> **Exercise directions**:
Print each of the following lines again, word for word and unchanged.

> **Given information**:
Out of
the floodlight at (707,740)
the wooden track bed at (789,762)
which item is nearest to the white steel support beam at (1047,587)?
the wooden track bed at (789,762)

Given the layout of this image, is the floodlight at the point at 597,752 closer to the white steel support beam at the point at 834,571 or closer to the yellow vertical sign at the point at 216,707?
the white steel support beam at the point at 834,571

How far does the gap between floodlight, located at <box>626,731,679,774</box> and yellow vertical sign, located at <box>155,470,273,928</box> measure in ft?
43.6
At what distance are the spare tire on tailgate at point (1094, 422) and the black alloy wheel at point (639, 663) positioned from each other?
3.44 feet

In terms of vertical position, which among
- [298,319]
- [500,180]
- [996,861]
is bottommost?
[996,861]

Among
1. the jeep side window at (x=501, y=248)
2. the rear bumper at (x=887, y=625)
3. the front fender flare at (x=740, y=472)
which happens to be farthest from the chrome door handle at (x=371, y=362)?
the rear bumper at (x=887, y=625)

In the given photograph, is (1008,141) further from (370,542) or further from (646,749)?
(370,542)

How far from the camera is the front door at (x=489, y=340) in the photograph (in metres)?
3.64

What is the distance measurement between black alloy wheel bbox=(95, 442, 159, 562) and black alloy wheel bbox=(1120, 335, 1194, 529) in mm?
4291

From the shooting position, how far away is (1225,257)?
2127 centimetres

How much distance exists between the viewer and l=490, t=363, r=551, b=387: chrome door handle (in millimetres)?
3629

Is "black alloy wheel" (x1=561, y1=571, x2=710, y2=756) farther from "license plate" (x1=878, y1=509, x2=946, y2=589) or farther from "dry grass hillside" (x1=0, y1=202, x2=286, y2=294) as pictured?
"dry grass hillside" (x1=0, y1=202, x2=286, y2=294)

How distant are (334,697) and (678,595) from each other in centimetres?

> **Task response**:
Out of
the floodlight at (707,740)
the wooden track bed at (789,762)
which item is nearest to the white steel support beam at (1047,587)?
the wooden track bed at (789,762)

Given the layout of this image, is the floodlight at the point at 597,752 closer to the white steel support beam at the point at 834,571 or closer to the yellow vertical sign at the point at 216,707?
the white steel support beam at the point at 834,571

How far does the gap between floodlight, located at <box>626,731,679,774</box> and yellow vertical sign, located at <box>155,470,273,928</box> measure in ft?
43.6
At what distance are the spare tire on tailgate at point (1094, 422) and the black alloy wheel at point (639, 663) positioned from each other?
3.44 feet

In terms of vertical position, which among
- [298,319]
- [500,180]
- [996,861]
is bottommost?
[996,861]

Among
1. the jeep side window at (x=501, y=248)
2. the rear bumper at (x=887, y=625)
3. the front fender flare at (x=740, y=472)
which happens to be farthest from the chrome door handle at (x=371, y=362)?
the rear bumper at (x=887, y=625)

In the given photograph, is (1008,141) further from (370,542) or further from (646,749)?
(370,542)

How far from the camera is the front door at (x=489, y=340) in the photograph (in metres)?
3.64

What is the distance measurement between black alloy wheel bbox=(95, 442, 159, 562) and black alloy wheel bbox=(1120, 335, 1194, 529) in mm?
4291

From the shooting position, how far away is (1225,257)?
2127 centimetres

How much distance exists between the viewer and l=490, t=363, r=551, b=387: chrome door handle (in millimetres)?
3629

Is "black alloy wheel" (x1=561, y1=571, x2=710, y2=756) farther from "license plate" (x1=878, y1=509, x2=946, y2=589) or farther from "dry grass hillside" (x1=0, y1=202, x2=286, y2=294) as pictured?
"dry grass hillside" (x1=0, y1=202, x2=286, y2=294)

How distant are (334,697) and (678,595) from each other in centimetres?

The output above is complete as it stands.